(Stated goal): Copy out, exactly as written, only the line containing "What length of" and the lines after it through the end of the records.
-- begin --
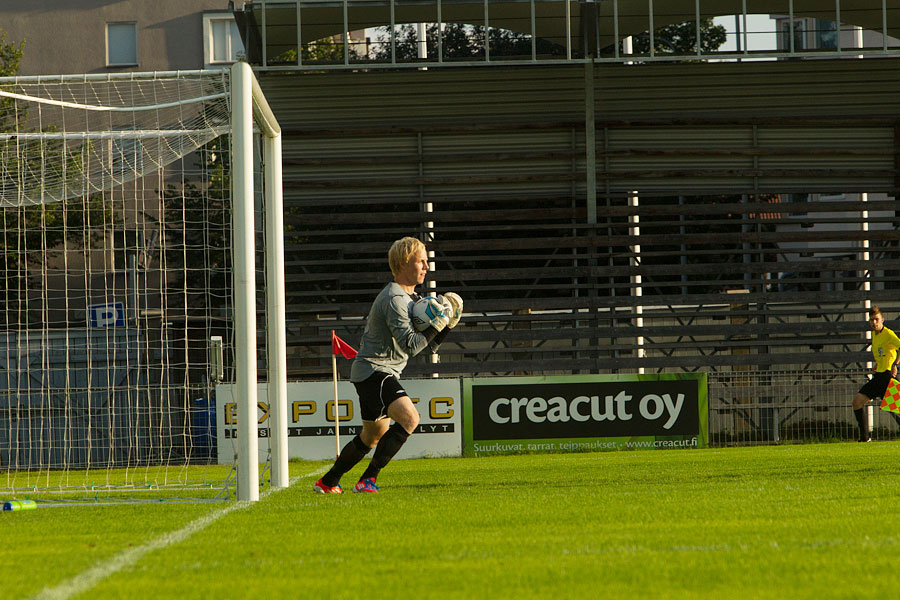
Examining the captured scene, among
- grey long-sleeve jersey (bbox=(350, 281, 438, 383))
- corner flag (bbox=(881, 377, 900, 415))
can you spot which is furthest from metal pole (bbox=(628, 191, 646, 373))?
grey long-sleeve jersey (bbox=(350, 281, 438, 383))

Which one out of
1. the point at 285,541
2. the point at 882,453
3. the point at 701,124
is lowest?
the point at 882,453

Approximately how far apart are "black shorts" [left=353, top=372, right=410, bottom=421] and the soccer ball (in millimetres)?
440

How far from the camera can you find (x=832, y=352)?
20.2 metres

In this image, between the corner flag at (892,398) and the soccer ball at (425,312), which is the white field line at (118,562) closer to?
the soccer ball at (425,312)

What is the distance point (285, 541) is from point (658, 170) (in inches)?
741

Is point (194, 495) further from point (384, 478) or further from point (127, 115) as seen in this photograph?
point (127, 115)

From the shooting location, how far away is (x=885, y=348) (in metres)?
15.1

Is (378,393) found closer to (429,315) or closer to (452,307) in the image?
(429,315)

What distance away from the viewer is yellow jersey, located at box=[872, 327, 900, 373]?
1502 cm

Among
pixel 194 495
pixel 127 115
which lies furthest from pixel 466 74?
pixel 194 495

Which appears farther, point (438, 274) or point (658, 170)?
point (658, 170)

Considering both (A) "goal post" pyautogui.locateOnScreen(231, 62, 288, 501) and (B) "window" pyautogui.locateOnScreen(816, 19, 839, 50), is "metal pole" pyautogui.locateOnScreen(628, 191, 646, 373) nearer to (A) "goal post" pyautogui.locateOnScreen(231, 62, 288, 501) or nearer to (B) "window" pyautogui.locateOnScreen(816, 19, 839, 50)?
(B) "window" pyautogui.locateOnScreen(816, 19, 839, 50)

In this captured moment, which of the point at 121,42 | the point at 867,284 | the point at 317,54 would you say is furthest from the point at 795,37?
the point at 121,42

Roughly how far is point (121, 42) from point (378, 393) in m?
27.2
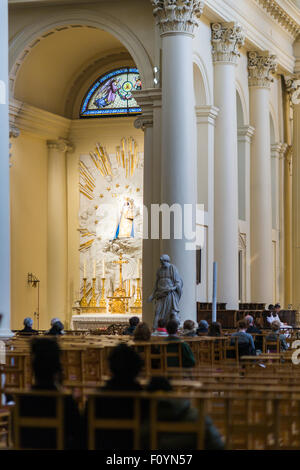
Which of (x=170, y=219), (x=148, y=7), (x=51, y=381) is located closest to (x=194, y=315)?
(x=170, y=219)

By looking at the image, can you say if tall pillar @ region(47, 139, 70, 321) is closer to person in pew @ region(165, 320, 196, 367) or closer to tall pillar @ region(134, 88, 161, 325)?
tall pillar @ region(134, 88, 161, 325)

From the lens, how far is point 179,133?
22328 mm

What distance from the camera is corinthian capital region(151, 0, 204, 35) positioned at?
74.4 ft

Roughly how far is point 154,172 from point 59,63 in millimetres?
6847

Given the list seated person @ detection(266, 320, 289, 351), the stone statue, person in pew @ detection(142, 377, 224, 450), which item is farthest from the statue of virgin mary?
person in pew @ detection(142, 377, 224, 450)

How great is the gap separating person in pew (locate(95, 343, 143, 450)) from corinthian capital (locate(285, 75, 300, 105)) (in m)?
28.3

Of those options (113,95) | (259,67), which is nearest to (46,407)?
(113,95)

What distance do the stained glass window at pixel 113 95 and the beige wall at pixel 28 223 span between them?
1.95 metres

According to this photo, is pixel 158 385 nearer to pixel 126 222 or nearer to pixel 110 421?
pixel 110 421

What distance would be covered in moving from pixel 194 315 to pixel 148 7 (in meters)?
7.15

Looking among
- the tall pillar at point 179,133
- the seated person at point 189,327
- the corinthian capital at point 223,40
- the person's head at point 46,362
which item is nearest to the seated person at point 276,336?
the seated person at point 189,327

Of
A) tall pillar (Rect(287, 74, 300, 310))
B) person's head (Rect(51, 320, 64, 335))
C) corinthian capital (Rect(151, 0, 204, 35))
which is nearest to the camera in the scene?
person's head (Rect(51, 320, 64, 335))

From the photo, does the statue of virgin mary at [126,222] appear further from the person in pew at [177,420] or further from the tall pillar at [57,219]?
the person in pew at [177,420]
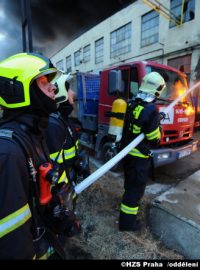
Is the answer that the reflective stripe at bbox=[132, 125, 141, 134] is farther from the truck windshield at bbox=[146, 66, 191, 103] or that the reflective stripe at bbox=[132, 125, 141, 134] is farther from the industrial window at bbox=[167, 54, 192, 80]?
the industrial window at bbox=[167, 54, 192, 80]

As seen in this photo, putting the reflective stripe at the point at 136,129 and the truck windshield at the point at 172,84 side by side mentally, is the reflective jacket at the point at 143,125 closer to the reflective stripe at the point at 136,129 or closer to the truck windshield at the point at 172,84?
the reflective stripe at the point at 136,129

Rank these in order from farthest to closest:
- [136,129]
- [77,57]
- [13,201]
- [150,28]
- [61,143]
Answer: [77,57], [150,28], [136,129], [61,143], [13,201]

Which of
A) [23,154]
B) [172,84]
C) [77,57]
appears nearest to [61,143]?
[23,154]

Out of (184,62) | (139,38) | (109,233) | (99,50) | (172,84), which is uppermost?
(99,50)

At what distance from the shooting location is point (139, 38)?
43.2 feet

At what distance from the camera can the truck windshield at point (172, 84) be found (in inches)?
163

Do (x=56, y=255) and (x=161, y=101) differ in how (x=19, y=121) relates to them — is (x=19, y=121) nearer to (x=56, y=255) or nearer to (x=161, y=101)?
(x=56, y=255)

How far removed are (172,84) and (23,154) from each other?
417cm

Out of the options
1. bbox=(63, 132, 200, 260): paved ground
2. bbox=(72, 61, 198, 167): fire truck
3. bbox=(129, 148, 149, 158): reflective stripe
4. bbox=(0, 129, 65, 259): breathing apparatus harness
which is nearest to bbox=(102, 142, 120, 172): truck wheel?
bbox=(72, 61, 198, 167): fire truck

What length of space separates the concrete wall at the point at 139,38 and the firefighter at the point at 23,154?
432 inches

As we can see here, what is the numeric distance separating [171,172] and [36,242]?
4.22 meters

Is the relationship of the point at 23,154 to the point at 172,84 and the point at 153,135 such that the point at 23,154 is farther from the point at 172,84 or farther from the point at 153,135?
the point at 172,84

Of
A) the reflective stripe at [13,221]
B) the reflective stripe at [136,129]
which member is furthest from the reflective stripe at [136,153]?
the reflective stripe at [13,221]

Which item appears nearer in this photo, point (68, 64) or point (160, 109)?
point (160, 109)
-- end --
(Complete response):
What length of space separates the concrete wall at the point at 139,38 and the firefighter at the point at 23,154?
432 inches

As we can see here, what is the numeric distance separating [171,172] and [36,242]?
4.22 meters

Is the relationship of the point at 23,154 to the point at 172,84 and the point at 153,135 such that the point at 23,154 is farther from the point at 172,84 or farther from the point at 153,135?
the point at 172,84

Of
A) the reflective stripe at [13,221]
B) the reflective stripe at [136,129]
which member is furthest from the reflective stripe at [136,153]?
the reflective stripe at [13,221]

Which item appears nearer in this photo, point (68, 64) or point (160, 109)?
point (160, 109)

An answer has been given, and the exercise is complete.